▶ [任务要求] 请从最后一行之后续写下面这篇讲 Jsoup 网页解析的教程，好吗？

▶ [展示文段]
1	Document document= Jsoup.parse(new URL(urlEver), 300000);

2、Jsoup.connect

userAgent更换访问头

proxy更换IP

timeout防止超时异常

Document document = Jsoup.connect(urlEverBook)
        .userAgent(ua)
        .proxy(currentProxy)
        .timeout(1000000000)
        .get();

获取元素的方式

DOM解析

.getElementsByTag(“h1”)——标签名

getElementById(“intro”)——id名

.text()获取文字

.attr(“href”)获取元素的某个属性

1 2	String bookName = document.getElementsByTag("h1").get(0).text(); String src = el.getElementsByTag("a").eq(0).attr("href");

CSS选择器

.select（”#info > h1”）——selector地址

.text()获取文字

.attr(“href”)获取元素的某个属性

//取单条数据：
String bookName = document.select("#info > h1").text();

//取多条数据：
//注意这个select取得的位置一定要看清楚
//select("span.s2 > a")
Elements NameUrlList = document.select("#newscontent > div.update-list > div > div > ul>li");
for (Element el : NameUrlList){
      String BookUrlPart = el.select("span.s2 > a").attr("href");
      String BookUrl ="https://www.9biqu.com"+ BookUrlPart;
      bookUrlList1.add(BookUrl);
      count++;
      System.out.println("小说地址采集完成"+count+"个");
}

//按照条件取多条数据：
//从第13个数据开始取
//#list > dl > dd:gt(13)
Elements bookChapter = document.select("#list > dl > dd:gt(13)");
for(Element el:bookChapter){
     countChapter++;
     bookChapterName = el.select("a").text();
     bookChapterUrlPart = el.select("a").attr("href");
     bookChapterUrl = "https://www.9biqu.com"+ bookChapterUrlPart;

     System.out.println("第"+count+"本的第"+countChapter+"章名"+bookChapterName);
     System.out.println("第"+count+"本的第"+countChapter+"章链接"+bookChapterUrl);


     chapterNameList.add(bookChapterName);
     chapterUrlList.add(bookChapterUrl);
}
//选择除了第一个以外的所有数据：
public String getBookContent(String BookContentUrl) throws IOException, InterruptedException {

     String bookContent;
     Document document = Jsoup.connect(BookContentUrl)

▶ [存档条目]
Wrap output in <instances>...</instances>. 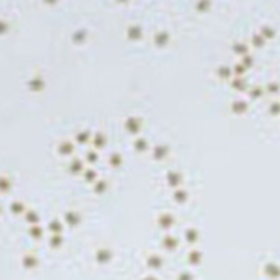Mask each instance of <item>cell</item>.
Wrapping results in <instances>:
<instances>
[{
	"mask_svg": "<svg viewBox=\"0 0 280 280\" xmlns=\"http://www.w3.org/2000/svg\"><path fill=\"white\" fill-rule=\"evenodd\" d=\"M30 88H32L34 91H38V90H41L43 88V80L39 79V77H35L34 80H30Z\"/></svg>",
	"mask_w": 280,
	"mask_h": 280,
	"instance_id": "cell-1",
	"label": "cell"
},
{
	"mask_svg": "<svg viewBox=\"0 0 280 280\" xmlns=\"http://www.w3.org/2000/svg\"><path fill=\"white\" fill-rule=\"evenodd\" d=\"M60 151H62V153H69V151H73V146L67 144V142H64L62 147H60Z\"/></svg>",
	"mask_w": 280,
	"mask_h": 280,
	"instance_id": "cell-2",
	"label": "cell"
},
{
	"mask_svg": "<svg viewBox=\"0 0 280 280\" xmlns=\"http://www.w3.org/2000/svg\"><path fill=\"white\" fill-rule=\"evenodd\" d=\"M136 35H138V28H136V26L129 28V38H136Z\"/></svg>",
	"mask_w": 280,
	"mask_h": 280,
	"instance_id": "cell-3",
	"label": "cell"
}]
</instances>
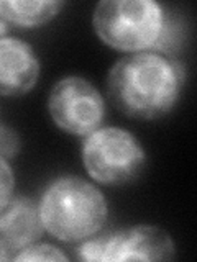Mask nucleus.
I'll use <instances>...</instances> for the list:
<instances>
[{
	"label": "nucleus",
	"instance_id": "f257e3e1",
	"mask_svg": "<svg viewBox=\"0 0 197 262\" xmlns=\"http://www.w3.org/2000/svg\"><path fill=\"white\" fill-rule=\"evenodd\" d=\"M183 85V66L156 51L123 56L107 76V95L112 105L136 120H154L171 112Z\"/></svg>",
	"mask_w": 197,
	"mask_h": 262
},
{
	"label": "nucleus",
	"instance_id": "f03ea898",
	"mask_svg": "<svg viewBox=\"0 0 197 262\" xmlns=\"http://www.w3.org/2000/svg\"><path fill=\"white\" fill-rule=\"evenodd\" d=\"M38 207L43 228L64 243H79L95 236L109 216L102 192L77 176H63L49 182Z\"/></svg>",
	"mask_w": 197,
	"mask_h": 262
},
{
	"label": "nucleus",
	"instance_id": "7ed1b4c3",
	"mask_svg": "<svg viewBox=\"0 0 197 262\" xmlns=\"http://www.w3.org/2000/svg\"><path fill=\"white\" fill-rule=\"evenodd\" d=\"M164 21V8L153 0L98 2L92 25L105 45L128 53L151 51Z\"/></svg>",
	"mask_w": 197,
	"mask_h": 262
},
{
	"label": "nucleus",
	"instance_id": "20e7f679",
	"mask_svg": "<svg viewBox=\"0 0 197 262\" xmlns=\"http://www.w3.org/2000/svg\"><path fill=\"white\" fill-rule=\"evenodd\" d=\"M82 162L95 182L119 185L142 174L146 152L130 131L105 126L86 136L82 144Z\"/></svg>",
	"mask_w": 197,
	"mask_h": 262
},
{
	"label": "nucleus",
	"instance_id": "39448f33",
	"mask_svg": "<svg viewBox=\"0 0 197 262\" xmlns=\"http://www.w3.org/2000/svg\"><path fill=\"white\" fill-rule=\"evenodd\" d=\"M77 257L82 260H172L176 244L164 229L153 225H136L89 237L81 244Z\"/></svg>",
	"mask_w": 197,
	"mask_h": 262
},
{
	"label": "nucleus",
	"instance_id": "423d86ee",
	"mask_svg": "<svg viewBox=\"0 0 197 262\" xmlns=\"http://www.w3.org/2000/svg\"><path fill=\"white\" fill-rule=\"evenodd\" d=\"M48 110L57 126L76 136L92 135L105 118L102 94L79 76H66L56 82L48 97Z\"/></svg>",
	"mask_w": 197,
	"mask_h": 262
},
{
	"label": "nucleus",
	"instance_id": "0eeeda50",
	"mask_svg": "<svg viewBox=\"0 0 197 262\" xmlns=\"http://www.w3.org/2000/svg\"><path fill=\"white\" fill-rule=\"evenodd\" d=\"M40 77V61L27 41L0 36V95L28 94Z\"/></svg>",
	"mask_w": 197,
	"mask_h": 262
},
{
	"label": "nucleus",
	"instance_id": "6e6552de",
	"mask_svg": "<svg viewBox=\"0 0 197 262\" xmlns=\"http://www.w3.org/2000/svg\"><path fill=\"white\" fill-rule=\"evenodd\" d=\"M43 231L40 207L31 196H12L0 210V239L10 251H20L35 244Z\"/></svg>",
	"mask_w": 197,
	"mask_h": 262
},
{
	"label": "nucleus",
	"instance_id": "1a4fd4ad",
	"mask_svg": "<svg viewBox=\"0 0 197 262\" xmlns=\"http://www.w3.org/2000/svg\"><path fill=\"white\" fill-rule=\"evenodd\" d=\"M63 7L57 0H0V18L18 27H38L53 20Z\"/></svg>",
	"mask_w": 197,
	"mask_h": 262
},
{
	"label": "nucleus",
	"instance_id": "9d476101",
	"mask_svg": "<svg viewBox=\"0 0 197 262\" xmlns=\"http://www.w3.org/2000/svg\"><path fill=\"white\" fill-rule=\"evenodd\" d=\"M13 260H68V256L51 244H30L12 256Z\"/></svg>",
	"mask_w": 197,
	"mask_h": 262
},
{
	"label": "nucleus",
	"instance_id": "9b49d317",
	"mask_svg": "<svg viewBox=\"0 0 197 262\" xmlns=\"http://www.w3.org/2000/svg\"><path fill=\"white\" fill-rule=\"evenodd\" d=\"M22 141L15 129L0 125V156L4 159H15L20 152Z\"/></svg>",
	"mask_w": 197,
	"mask_h": 262
},
{
	"label": "nucleus",
	"instance_id": "f8f14e48",
	"mask_svg": "<svg viewBox=\"0 0 197 262\" xmlns=\"http://www.w3.org/2000/svg\"><path fill=\"white\" fill-rule=\"evenodd\" d=\"M15 188V176L7 159L0 156V210L12 200Z\"/></svg>",
	"mask_w": 197,
	"mask_h": 262
},
{
	"label": "nucleus",
	"instance_id": "ddd939ff",
	"mask_svg": "<svg viewBox=\"0 0 197 262\" xmlns=\"http://www.w3.org/2000/svg\"><path fill=\"white\" fill-rule=\"evenodd\" d=\"M12 251L7 248V244L0 239V260H8V259H12Z\"/></svg>",
	"mask_w": 197,
	"mask_h": 262
},
{
	"label": "nucleus",
	"instance_id": "4468645a",
	"mask_svg": "<svg viewBox=\"0 0 197 262\" xmlns=\"http://www.w3.org/2000/svg\"><path fill=\"white\" fill-rule=\"evenodd\" d=\"M7 31V21L0 18V36H4V33Z\"/></svg>",
	"mask_w": 197,
	"mask_h": 262
}]
</instances>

▶ [正确答案]
             .userAgent(ua)
             .proxy(proxy)
             .get();
     Thread.sleep(4000);
   	 //#content > *:not(p:first-child)
     //选择id为content的元素下除第一个p元素外的所有元素
     Elements bookContentList = document.select("#content > *:not(p:first-child)");
	 //toString()
     //将Elements对象转化为String对象
     bookContent = bookContentList.toString();

     return bookContent;
}

Jsoup的选择器

伪选择器selectors

:lt(n): 查找哪些元素的同级索引值（它的位置在DOM树中是相对于它的父节点）小于n，比如：td:lt(3) 表示小于三列的元素

:gt(n):查找哪些元素的同级索引值大于n，比如： div p:gt(2)表示哪些div中有包含2个以上的p元素

:eq(n): 查找哪些元素的同级索引值与n相等，比如：form input:eq(1)表示包含一个input标签的Form元素

:has(seletor): 查找匹配选择器包含元素的元素，比如：div:has(p)表示哪些div包含了p元素

:not(selector): 查找与选择器不匹配的元素，比如： div:not(.logo) 表示不包含 class=logo 元素的所有 div 列表

:contains(text): 查找包含给定文本的元素，搜索不区分大不写，比如： p:contains(jsoup)

:containsOwn(text): 查找直接包含给定文本的元素

:matches(regex): 查找哪些元素的文本匹配指定的正则表达式，比如：div:matches((?i)login)

:matchesOwn(regex): 查找自身包含文本匹配指定正则表达式的元素

异常处理

使用try、catch来进行异常处理，一般在第一次出现异常后，根据异常提示，来进行进一步操作，比如输出信息或者线程休眠（这里注意try是否在循环语句里，可以通过类似**i–**的方法来保证循环的正常进行）

也可以在try语句中主动抛出异常，这里如果bookContentList==null直接存入数据库中，会有空指针的异常。所以提前报错到catch语句里，再一次获取bookContentList

try {
        Proxy currentProxy = proxies.get(currentProxyIndex);
        Document document = Jsoup.connect(BookContentUrl)
                .userAgent(ua)
                .proxy(currentProxy)
                .timeout(1000000000)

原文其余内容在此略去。